▶ Vorliegender Textauszug:

------------------------------

Ich bezog mich nicht darauf, was wir davon halten, dass der Süchtige seine Sucht befriedigt, sondern auf die Beweggründe des Süchtigen. Deshalb sah ich keine Moral im Spiel.
Passt ja auch, ich sah nur seitens Soraya die Begriffe rational-irrational mit gut-schlecht im moralischen Kontext vermischt.
Dem Drogensüchtigen ist vermutlich seine Gesundheit genauso wichtig, wie jedem anderen auch, seine körperliche Abhängigkeit hindert ihn jedoch daran, auf seine Gesundheit Rücksicht zu nehmen. Er wäre gern vernünftig, aber er kann es nicht.
"Er wäre gerne vernünftig" bringt das Problem, das ich bei dir sehe, auf den Punkt.
Wieso ist es vernünftiger, lange und gesund zu leben als kurz und in Saus und Braus ?
Du magst es für vernünftiger halten, aber du wertest ja nach deinen persönlichen Maßstäben. Deine Maßstäbe müssen aber für niemand anderen Relevanz haben.
Und wie vernünftig wäre es, nach den Maßstäben eines anderen zu leben ?
Vernünftig ist ein Drogenfreies Leben, wenn man die Vorteile so eines Lebens höher bewertet als die Nachteile. Diese Abwägung muss aber ein jeder für sich selbst treffen.
Was vernünftig erscheint oder nicht, hängt von der Perspektive und von den Prioritäten ab.
Es kann sowohl vernünftig sein, sein ganzes Geld immer sofort auszugeben, aber es kann auch vernünftig sein, sparsam zu sein.
Beide Wege haben Vor- und Nachteile. Wer sein Geld immer gleich ausgibt hat den Vorteil, dass er kein Geld ungenutzt lässt. Aber er läuft Gefahr keines zu haben, wenn er mal dringend eines braucht. Wer spart hat zwar immer einen Sicherheitspolster läuft aber Gefahr, dass er eines Tages mal stirbt und daher nie dazu gekommen ist, das gesparte Geld auszugeben. Je nachdem, was einem wichtiger ist, ist mal das Eine, mal das Andere vernünftiger.

------------------------------

▶ Bereitgestellte Angaben:
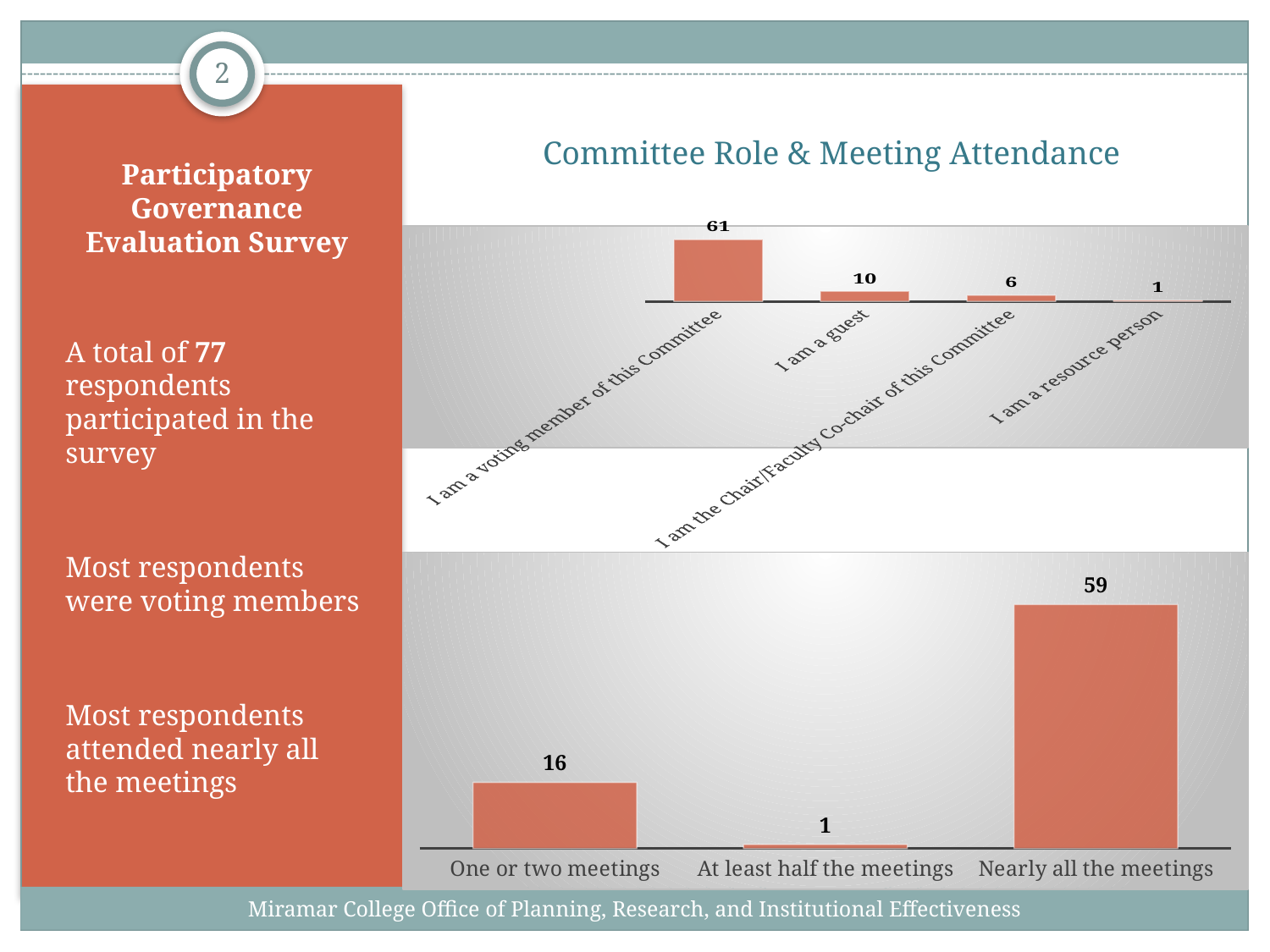
In the bottom chart (meeting attendance), what is the value for 'Nearly all the meetings'? 59 In the top chart (committee role), how many categories are shown? 4 What type of chart is the bottom chart (meeting attendance)? Bar chart In the top chart (committee role), how many respondents said 'I am a voting member of this Committee'? 61 In the top chart (committee role), what is the value for 'I am the Chair/Faculty Co-chair of this Committee'? 6 In the bottom chart (meeting attendance), which is larger: 'One or two meetings' or 'At least half the meetings'? One or two meetings In the bottom chart (meeting attendance), what is the value for 'One or two meetings'? 16 In the top chart (committee role), what is the value for 'I am a guest'? 10 In the bottom chart (meeting attendance), what is the difference between 'Nearly all the meetings' and 'One or two meetings'? 43 In the top chart (committee role), which category has the lowest value? I am a resource person In the top chart (committee role), what is the difference between the values for 'I am a voting member of this Committee' and 'I am a guest'? 51 In the bottom chart (meeting attendance), which category has the highest value? Nearly all the meetings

------------------------------

▶ Arbeitsauftrag 1: Fasse den Text über Vernunft und Drogensucht in zwei Sätzen zusammen.
▶ Arbeitsauftrag 2: Schreibe aus dem Text über Vernunft und Drogensucht den Abschnitt von „Vernünftig ist ein“ bis einschließlich „den Prioritäten ab.“ wortgetreu ab.
▶ Arbeitsauftrag 3: Setze den Text über Vernunft und Drogensucht im Anschluss an seinen letzten Satz fort.

▶ Schriftliche Antwort 1: Ein Beitrag führt aus, dass dem Drogensüchtigen seine Gesundheit vermutlich ebenso wichtig ist wie jedem anderen, seine körperliche Abhängigkeit ihn aber daran hindert, darauf Rücksicht zu nehmen. Dagegen wird eingewandt, dass jeder nach eigenen Maßstäben abwägen muss, was vernünftig ist, weil das von Perspektive und Prioritäten abhängt, wie das Beispiel vom sofortigen Ausgeben oder Sparen von Geld zeigt.

▶ Schriftliche Antwort 2:
Vernünftig ist ein Drogenfreies Leben, wenn man die Vorteile so eines Lebens höher bewertet als die Nachteile. Diese Abwägung muss aber ein jeder für sich selbst treffen.
Was vernünftig erscheint oder nicht, hängt von der Perspektive und von den Prioritäten ab.

▶ Schriftliche Antwort 3:
Wir sind aber in unserer egozentrischen Sicht dazu geneigt, lediglich die Sparsamkeit als vernünftig zu bezeichnen, weil uns weitgehend das Sicherheitspolster wichtiger ist als die Sicherheit, auch all sein Geld zeitlebens ausgegeb zu können. Aber, nur weil von der Mehrheit geteilt wird eine Ansicht dadurch noch nicht faktisch richtig. Und es handelt sich ja lediglich um eine Ansicht und nicht um ein Faktum.
Inhaltlich vielleicht nicht, aber um am Ziel auch als Vernunft dastehen zu können schon. Eine zunächst vernünftige Entscheidung braucht auch Glück, damit die Einflussfaktoren im Laufe ihrer Umsetzung zu ihrem Gunsten auftreten.
Hier vermischst du rational-irrational mit richtig-falsch. Aber, die Vernunft in der Entscheidung ein Lotterielos zu kaufen ist doch unabhängig davon, ob das Los gewinnt oder nicht !
Und doch sind Menschen dazu geneigt Entscheidungen, die sich nachfolgend durch Glück als vorteilhaft erwiesen haben, als "vernünftig" zu bezeichnen - und im Gegenzug Entscheidungen, die sich durch Pech nachfolgend als nachteilig erwiesen haben als "unvernünftig". Das halte ich aber für unzulässig.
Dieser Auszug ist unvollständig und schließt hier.